Staph bacteria resistant to antibiotics, known as methicillin resistant Staphylococcus aureus or MRSA have become a particular problem in health care facilities, particularly those operated by the military, where hygenic conditions cannot be guaranteed (The U.S. Air Force funded the study.). A 2011 report by the Centers for Disease Control and Prevention cites the growing publc health burden caused by some 90,000 invasive MRSA infections each year in the U.S.

Vodyanoy and colleagues devised a sensor to indicate the presence of MRSA bacteria using bacteriophages, which are viruses that invade bacterial cells and disrupt the bacteria’s metabolism. The bacteriophages in this research are benign to humans and placed on the sensor surface, which then bind to the bacteria. The sensor is also fitted with penicillin-binding protein antibody latex beads, which make it possible to discriminate between methicillin sensitive and resistant staph bacteria.
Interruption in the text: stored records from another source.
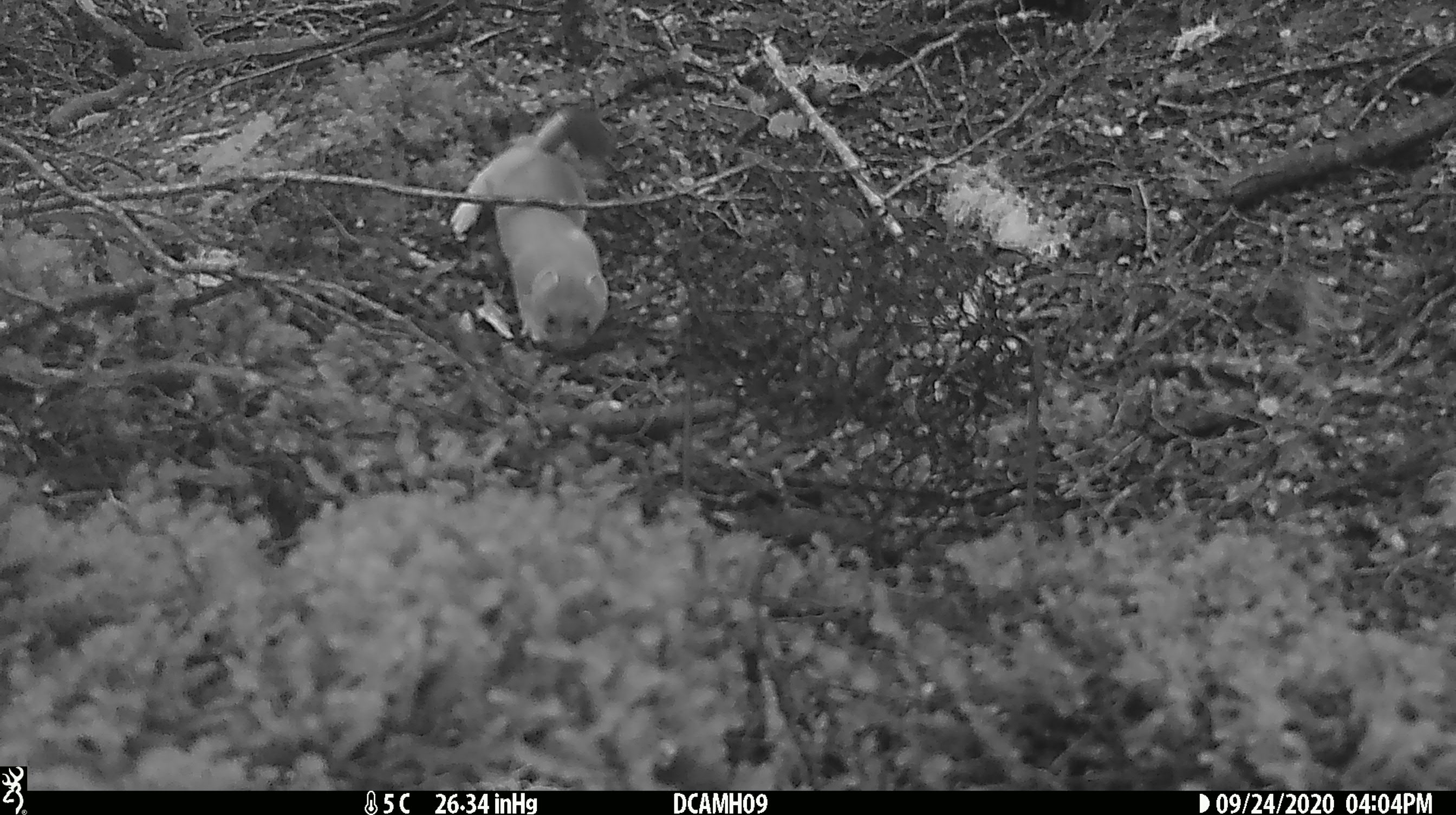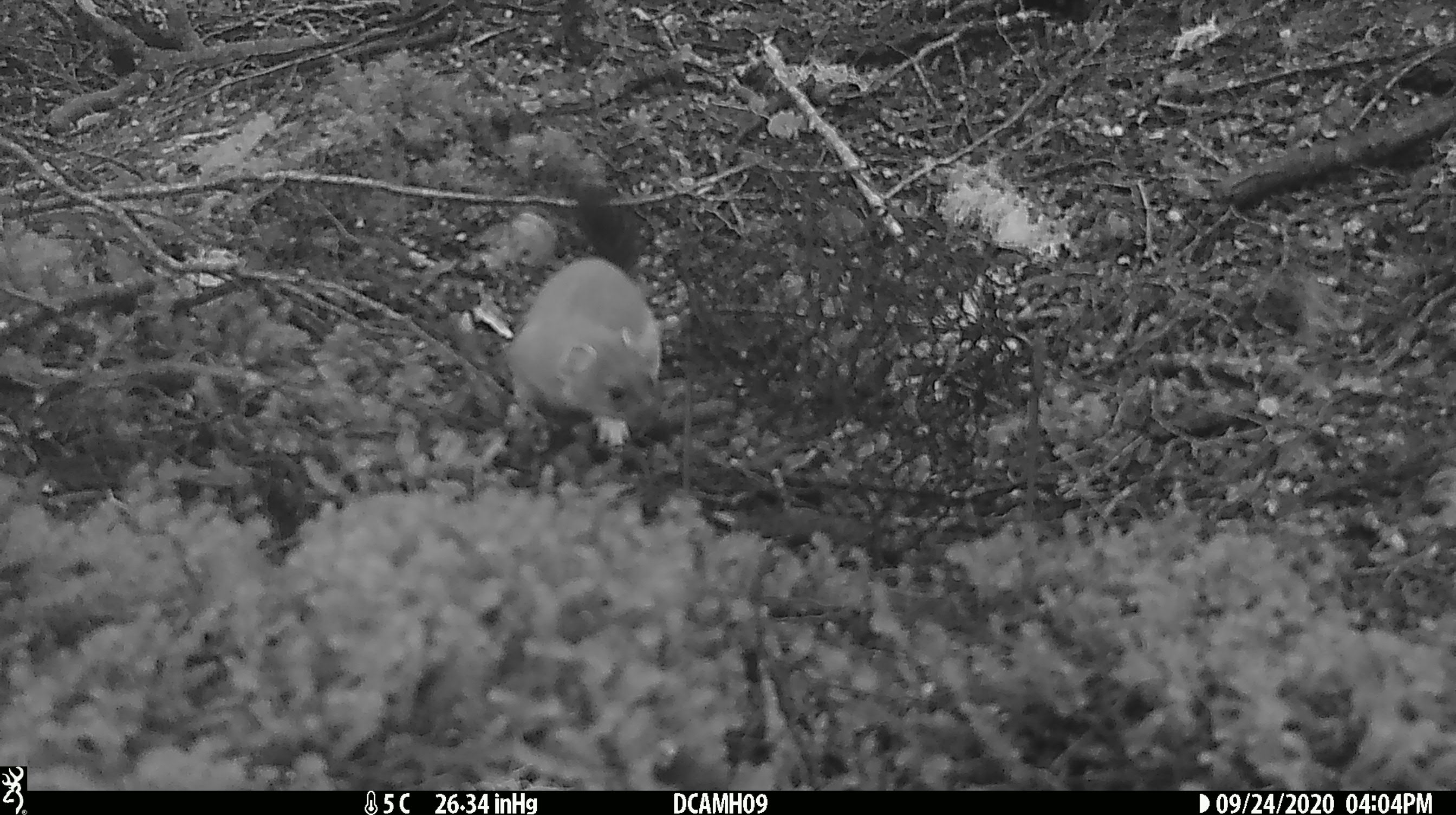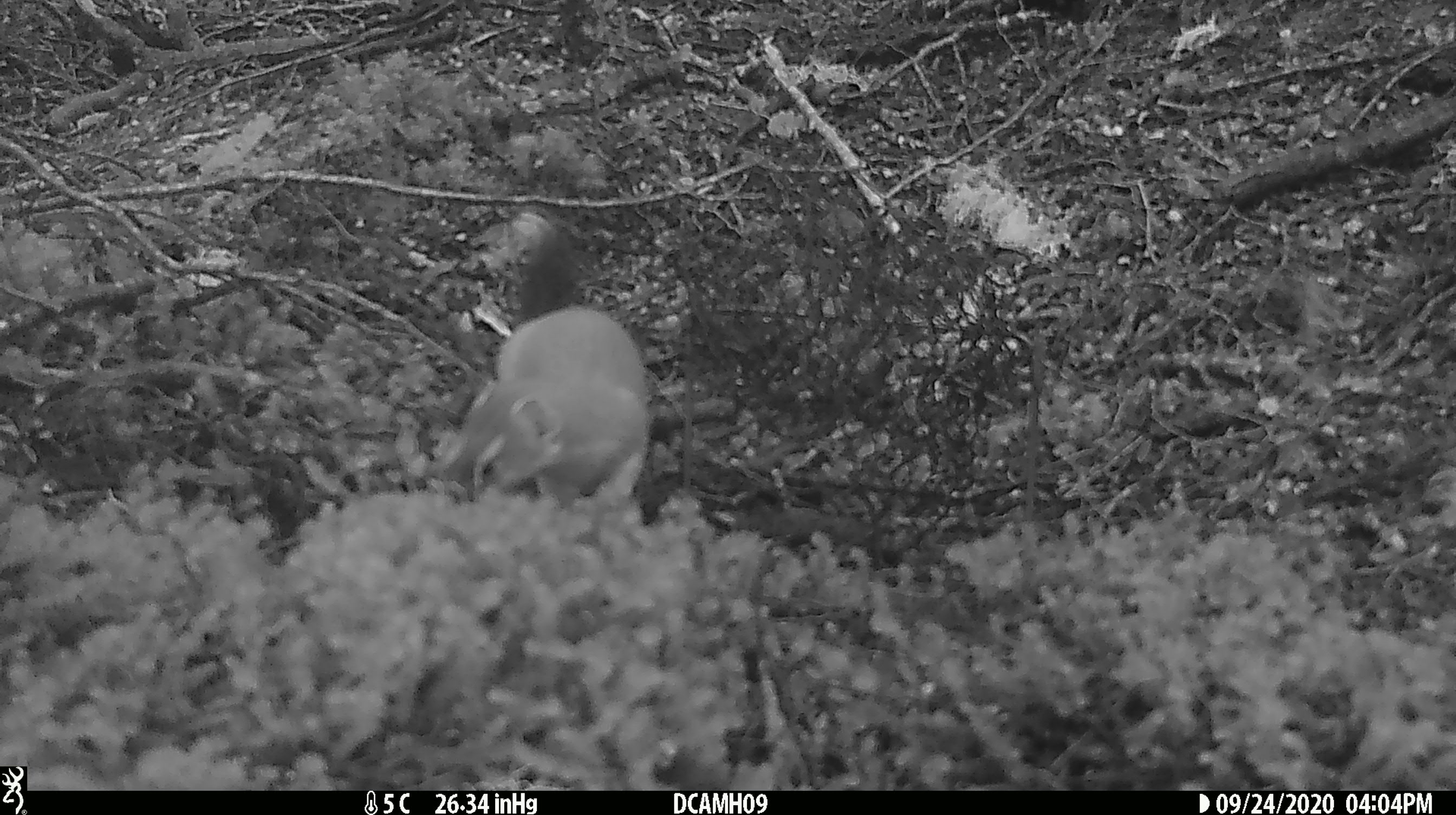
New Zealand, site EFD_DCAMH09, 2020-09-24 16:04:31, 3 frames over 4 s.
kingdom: Animalia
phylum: Chordata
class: Mammalia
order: Carnivora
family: Mustelidae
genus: Mustela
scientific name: Mustela erminea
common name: stoat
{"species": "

The sensor works by the bacteriophages, spiked with penicillin-binding protein, interacting with the suspect bacteria. Tests of the sensor showed the sensor could indicate the presence of staph bacteria, and through a change in color, discriminate between MRSA strains and those sensitive to antibiotics.

Vodyanoy notes that the Auburn-Keesler team’s sensor also works faster — 10 to 12 minutes — than current methods that can take hours.